— begin DATA EXTRACT —
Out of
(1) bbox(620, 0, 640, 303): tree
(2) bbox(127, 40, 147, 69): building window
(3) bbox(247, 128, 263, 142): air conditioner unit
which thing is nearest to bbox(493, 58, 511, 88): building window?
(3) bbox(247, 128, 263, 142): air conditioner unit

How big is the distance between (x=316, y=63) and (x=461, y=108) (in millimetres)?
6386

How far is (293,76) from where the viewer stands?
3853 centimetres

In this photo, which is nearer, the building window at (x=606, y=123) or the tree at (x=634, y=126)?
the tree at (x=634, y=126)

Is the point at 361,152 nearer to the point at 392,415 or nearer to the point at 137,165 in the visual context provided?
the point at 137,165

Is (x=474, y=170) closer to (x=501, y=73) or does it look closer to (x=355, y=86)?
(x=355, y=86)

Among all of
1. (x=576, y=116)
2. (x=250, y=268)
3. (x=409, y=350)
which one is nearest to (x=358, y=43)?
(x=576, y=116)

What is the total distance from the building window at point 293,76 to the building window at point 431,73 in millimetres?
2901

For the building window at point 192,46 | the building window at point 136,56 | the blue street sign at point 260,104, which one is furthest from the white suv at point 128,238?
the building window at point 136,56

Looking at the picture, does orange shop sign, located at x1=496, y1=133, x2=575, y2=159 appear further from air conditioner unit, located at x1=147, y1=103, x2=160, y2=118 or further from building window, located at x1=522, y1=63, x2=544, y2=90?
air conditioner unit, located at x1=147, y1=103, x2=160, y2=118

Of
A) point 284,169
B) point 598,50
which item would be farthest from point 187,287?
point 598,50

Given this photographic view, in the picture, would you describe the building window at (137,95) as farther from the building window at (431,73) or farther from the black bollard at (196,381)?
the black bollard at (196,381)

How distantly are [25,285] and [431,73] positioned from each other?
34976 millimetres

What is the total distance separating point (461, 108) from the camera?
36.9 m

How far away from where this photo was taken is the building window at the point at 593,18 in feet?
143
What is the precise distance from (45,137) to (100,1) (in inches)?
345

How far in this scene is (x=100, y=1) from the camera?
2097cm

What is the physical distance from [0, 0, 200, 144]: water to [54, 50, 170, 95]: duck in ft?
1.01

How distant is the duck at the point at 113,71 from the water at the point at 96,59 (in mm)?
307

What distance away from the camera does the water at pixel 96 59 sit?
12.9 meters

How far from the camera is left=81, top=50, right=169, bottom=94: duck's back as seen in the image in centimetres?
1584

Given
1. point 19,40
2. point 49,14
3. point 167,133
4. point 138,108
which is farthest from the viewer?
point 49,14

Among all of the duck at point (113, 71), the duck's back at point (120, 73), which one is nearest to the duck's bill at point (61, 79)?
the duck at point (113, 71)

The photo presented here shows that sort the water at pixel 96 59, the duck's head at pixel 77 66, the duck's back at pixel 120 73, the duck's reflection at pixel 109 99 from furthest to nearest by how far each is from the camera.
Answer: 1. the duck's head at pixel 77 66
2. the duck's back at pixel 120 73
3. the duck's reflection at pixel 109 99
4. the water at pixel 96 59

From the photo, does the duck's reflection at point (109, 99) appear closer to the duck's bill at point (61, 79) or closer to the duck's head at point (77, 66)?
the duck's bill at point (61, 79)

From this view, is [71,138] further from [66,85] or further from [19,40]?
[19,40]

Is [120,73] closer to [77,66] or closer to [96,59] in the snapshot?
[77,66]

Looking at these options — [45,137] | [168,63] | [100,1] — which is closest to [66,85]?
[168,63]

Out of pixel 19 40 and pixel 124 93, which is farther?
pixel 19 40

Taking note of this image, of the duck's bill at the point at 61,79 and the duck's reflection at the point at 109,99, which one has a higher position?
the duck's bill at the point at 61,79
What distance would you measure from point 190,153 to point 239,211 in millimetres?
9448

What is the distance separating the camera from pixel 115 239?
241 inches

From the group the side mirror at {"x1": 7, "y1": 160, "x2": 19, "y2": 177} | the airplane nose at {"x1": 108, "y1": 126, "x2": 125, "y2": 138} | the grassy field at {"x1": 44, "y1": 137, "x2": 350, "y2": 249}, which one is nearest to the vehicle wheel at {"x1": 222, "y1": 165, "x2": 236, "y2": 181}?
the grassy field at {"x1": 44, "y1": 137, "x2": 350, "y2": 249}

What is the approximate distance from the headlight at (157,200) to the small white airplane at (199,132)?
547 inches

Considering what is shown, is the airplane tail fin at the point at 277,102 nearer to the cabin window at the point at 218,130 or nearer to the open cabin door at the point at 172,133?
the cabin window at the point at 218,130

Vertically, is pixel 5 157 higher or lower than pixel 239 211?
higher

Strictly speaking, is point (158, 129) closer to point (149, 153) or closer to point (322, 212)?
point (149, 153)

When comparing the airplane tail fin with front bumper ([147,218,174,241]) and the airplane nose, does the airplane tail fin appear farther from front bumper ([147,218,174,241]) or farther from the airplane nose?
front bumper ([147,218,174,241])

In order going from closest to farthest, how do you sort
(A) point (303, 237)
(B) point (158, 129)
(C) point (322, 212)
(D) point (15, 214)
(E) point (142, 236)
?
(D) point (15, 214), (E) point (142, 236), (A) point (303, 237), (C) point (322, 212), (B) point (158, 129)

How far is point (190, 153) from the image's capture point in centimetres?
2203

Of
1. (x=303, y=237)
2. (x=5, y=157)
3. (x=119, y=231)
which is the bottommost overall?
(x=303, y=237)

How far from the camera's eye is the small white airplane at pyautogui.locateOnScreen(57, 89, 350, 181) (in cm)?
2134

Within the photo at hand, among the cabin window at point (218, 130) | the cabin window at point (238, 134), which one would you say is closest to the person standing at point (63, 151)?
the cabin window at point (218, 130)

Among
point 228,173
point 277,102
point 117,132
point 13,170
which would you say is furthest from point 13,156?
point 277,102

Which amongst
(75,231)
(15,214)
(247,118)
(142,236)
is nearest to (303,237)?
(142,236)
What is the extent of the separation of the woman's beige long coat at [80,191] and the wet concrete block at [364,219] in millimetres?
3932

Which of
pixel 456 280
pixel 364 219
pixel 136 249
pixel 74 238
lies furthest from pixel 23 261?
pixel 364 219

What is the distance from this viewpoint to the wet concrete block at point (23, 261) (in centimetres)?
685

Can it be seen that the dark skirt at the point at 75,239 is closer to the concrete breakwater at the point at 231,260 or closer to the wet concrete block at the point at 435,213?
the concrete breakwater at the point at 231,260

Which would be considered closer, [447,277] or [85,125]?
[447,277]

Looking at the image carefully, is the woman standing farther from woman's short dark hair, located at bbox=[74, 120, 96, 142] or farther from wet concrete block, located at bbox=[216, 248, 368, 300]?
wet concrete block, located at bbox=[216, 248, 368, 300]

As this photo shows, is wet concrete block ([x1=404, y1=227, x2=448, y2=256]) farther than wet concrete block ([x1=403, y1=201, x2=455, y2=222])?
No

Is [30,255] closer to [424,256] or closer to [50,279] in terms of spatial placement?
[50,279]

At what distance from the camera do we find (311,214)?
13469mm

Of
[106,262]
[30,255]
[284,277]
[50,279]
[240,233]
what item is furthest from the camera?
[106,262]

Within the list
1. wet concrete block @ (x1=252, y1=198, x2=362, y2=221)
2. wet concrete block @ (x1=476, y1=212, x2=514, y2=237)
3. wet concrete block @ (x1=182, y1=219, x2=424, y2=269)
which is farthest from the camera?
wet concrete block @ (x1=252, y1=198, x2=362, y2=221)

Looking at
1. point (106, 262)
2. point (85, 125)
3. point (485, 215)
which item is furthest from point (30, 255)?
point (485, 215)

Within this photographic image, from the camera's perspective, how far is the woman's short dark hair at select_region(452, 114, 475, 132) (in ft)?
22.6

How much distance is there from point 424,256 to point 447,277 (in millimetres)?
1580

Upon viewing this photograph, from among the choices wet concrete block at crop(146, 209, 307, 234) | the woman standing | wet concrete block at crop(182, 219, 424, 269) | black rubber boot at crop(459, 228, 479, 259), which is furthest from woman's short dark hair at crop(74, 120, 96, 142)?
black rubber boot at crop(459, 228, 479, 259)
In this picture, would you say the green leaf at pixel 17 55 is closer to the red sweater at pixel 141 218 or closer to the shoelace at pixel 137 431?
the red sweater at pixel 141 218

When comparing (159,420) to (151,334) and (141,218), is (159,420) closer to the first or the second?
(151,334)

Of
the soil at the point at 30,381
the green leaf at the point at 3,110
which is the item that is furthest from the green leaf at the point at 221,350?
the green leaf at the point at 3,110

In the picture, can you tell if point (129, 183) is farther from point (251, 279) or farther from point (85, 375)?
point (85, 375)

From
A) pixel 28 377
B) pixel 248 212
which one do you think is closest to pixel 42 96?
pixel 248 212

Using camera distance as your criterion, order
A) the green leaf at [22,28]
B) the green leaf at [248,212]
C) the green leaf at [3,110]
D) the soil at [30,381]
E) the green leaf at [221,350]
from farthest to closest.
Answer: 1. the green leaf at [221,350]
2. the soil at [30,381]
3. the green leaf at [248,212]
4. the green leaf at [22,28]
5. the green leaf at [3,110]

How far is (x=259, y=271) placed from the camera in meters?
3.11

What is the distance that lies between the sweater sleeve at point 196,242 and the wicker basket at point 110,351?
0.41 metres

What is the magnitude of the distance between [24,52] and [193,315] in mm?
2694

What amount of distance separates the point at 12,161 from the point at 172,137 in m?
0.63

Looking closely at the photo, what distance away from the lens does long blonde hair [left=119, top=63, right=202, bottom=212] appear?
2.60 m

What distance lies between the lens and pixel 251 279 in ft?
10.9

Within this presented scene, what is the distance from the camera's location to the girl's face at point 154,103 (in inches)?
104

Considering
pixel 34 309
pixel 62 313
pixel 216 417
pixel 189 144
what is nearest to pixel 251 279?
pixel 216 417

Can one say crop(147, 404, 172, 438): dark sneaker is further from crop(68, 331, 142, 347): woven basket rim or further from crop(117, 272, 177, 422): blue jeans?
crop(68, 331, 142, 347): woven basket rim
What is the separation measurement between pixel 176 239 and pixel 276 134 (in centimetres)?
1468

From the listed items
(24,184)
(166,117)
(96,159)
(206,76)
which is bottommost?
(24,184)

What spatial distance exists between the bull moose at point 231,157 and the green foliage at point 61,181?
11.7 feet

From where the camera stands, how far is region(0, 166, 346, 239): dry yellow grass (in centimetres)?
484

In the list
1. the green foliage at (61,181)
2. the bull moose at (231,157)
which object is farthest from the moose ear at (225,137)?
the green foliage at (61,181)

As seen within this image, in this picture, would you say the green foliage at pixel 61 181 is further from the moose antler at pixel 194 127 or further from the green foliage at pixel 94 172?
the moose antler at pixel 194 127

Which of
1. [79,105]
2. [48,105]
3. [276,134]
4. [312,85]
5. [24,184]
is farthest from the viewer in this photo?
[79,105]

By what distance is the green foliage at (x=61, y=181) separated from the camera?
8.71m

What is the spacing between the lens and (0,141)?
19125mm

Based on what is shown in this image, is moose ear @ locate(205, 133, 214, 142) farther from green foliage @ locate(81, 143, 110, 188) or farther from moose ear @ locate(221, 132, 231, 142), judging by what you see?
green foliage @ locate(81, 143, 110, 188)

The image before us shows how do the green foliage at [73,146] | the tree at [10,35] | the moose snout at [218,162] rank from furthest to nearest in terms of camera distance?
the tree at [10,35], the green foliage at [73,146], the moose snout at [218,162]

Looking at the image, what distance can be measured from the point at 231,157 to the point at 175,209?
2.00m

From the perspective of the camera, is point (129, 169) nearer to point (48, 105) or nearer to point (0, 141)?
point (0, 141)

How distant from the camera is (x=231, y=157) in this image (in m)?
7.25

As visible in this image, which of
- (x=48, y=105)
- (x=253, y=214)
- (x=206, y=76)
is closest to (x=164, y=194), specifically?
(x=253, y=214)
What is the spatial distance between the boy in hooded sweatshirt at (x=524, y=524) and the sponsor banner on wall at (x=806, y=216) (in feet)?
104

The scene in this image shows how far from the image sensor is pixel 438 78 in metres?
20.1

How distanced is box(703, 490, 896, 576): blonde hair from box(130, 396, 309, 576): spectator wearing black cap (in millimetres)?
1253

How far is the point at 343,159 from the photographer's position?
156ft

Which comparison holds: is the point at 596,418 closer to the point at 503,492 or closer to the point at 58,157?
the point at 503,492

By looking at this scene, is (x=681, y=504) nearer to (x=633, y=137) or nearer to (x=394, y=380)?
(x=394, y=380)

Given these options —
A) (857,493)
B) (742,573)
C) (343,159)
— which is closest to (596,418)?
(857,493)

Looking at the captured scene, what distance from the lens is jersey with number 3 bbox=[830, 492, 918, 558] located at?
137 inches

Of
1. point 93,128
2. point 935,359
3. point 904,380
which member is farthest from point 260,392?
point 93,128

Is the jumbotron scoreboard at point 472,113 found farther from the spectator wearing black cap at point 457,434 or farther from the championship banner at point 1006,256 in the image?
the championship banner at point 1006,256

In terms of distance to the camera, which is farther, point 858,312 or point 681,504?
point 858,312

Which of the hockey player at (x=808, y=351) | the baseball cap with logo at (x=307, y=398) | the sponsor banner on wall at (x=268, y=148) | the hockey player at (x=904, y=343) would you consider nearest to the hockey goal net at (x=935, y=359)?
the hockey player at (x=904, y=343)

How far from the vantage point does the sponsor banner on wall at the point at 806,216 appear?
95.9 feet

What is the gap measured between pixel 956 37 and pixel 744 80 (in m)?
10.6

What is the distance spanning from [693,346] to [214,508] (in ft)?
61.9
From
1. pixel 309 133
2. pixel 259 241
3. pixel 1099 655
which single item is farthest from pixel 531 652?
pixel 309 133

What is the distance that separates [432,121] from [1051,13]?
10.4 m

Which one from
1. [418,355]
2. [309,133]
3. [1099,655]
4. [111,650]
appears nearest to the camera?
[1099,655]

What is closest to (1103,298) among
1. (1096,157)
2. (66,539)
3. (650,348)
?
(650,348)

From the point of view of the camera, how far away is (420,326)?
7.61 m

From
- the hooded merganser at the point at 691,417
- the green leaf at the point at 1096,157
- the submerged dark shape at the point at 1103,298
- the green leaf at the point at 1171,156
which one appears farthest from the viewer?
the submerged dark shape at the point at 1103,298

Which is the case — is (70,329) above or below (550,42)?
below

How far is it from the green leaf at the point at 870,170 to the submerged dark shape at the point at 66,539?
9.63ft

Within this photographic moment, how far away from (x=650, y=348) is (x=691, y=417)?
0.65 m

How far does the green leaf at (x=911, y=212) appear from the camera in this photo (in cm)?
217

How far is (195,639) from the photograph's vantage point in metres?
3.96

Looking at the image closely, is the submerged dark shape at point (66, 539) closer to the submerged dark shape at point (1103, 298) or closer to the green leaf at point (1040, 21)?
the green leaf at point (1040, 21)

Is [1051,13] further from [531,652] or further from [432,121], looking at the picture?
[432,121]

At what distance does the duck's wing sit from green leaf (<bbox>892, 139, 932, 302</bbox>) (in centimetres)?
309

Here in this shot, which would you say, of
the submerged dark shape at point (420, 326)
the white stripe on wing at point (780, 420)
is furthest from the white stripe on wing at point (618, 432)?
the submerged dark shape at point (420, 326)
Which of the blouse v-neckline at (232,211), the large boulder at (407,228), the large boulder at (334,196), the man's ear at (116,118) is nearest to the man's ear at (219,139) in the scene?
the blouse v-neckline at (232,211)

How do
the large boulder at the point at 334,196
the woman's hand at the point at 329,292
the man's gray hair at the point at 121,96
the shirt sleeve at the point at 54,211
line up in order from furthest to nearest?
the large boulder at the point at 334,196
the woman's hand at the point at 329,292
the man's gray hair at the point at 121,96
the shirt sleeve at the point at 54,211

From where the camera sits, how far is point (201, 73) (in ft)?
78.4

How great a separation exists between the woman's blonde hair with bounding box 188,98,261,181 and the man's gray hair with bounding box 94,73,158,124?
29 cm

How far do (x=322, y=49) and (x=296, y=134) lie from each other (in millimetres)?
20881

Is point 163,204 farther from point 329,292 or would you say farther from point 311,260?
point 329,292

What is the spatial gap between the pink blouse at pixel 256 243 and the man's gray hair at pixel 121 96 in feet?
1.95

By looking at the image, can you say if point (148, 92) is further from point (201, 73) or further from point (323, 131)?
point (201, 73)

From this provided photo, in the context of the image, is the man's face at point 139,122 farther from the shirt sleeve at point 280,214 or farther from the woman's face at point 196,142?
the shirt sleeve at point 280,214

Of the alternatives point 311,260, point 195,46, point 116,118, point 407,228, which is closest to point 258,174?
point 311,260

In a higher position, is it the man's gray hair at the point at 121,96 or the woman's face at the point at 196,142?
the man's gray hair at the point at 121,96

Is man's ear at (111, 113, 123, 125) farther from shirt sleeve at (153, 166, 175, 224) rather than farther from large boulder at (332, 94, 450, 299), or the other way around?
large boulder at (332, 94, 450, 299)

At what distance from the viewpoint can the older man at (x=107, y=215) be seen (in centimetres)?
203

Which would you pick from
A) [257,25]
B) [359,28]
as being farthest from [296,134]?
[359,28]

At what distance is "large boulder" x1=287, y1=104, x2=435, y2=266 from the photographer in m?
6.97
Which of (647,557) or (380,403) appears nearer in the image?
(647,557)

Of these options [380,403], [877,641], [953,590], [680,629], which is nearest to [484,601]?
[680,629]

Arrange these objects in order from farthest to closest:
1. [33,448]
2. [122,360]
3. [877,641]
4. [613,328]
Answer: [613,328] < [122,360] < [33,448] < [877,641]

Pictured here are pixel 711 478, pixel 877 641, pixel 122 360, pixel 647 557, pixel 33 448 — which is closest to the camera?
— end DATA EXTRACT —
• YOUR TASK:
From the line containing "By looking at the" through the closing line of the material above, return every line exactly and omit all others.

• RESULT OF THE EXERCISE:
By looking at the image, can you say if point (148, 92) is further from point (201, 73) or further from point (323, 131)?
point (201, 73)

From this provided photo, in the context of the image, is the man's face at point 139,122 farther from the shirt sleeve at point 280,214 or farther from the woman's face at point 196,142?
the shirt sleeve at point 280,214

Of the alternatives point 311,260, point 195,46, point 116,118, point 407,228, which is closest to point 258,174?
point 311,260

In a higher position, is it the man's gray hair at the point at 121,96 or the woman's face at the point at 196,142?
the man's gray hair at the point at 121,96

Is man's ear at (111, 113, 123, 125) farther from shirt sleeve at (153, 166, 175, 224) rather than farther from large boulder at (332, 94, 450, 299), or the other way around?
large boulder at (332, 94, 450, 299)

At what distance from the viewpoint can the older man at (x=107, y=215) be seen (in centimetres)?
203

Which would you pick from
A) [257,25]
B) [359,28]
as being farthest from [296,134]?
[359,28]

At what distance is "large boulder" x1=287, y1=104, x2=435, y2=266 from the photographer in m?
6.97
Which of (647,557) or (380,403) appears nearer in the image?
(647,557)

Of these options [380,403], [877,641], [953,590], [680,629], which is nearest to [484,601]?
[680,629]

Arrange these objects in order from farthest to closest:
1. [33,448]
2. [122,360]
3. [877,641]
4. [613,328]
Answer: [613,328] < [122,360] < [33,448] < [877,641]

Pictured here are pixel 711 478, pixel 877 641, pixel 122 360, pixel 647 557, pixel 33 448 — which is closest to the camera?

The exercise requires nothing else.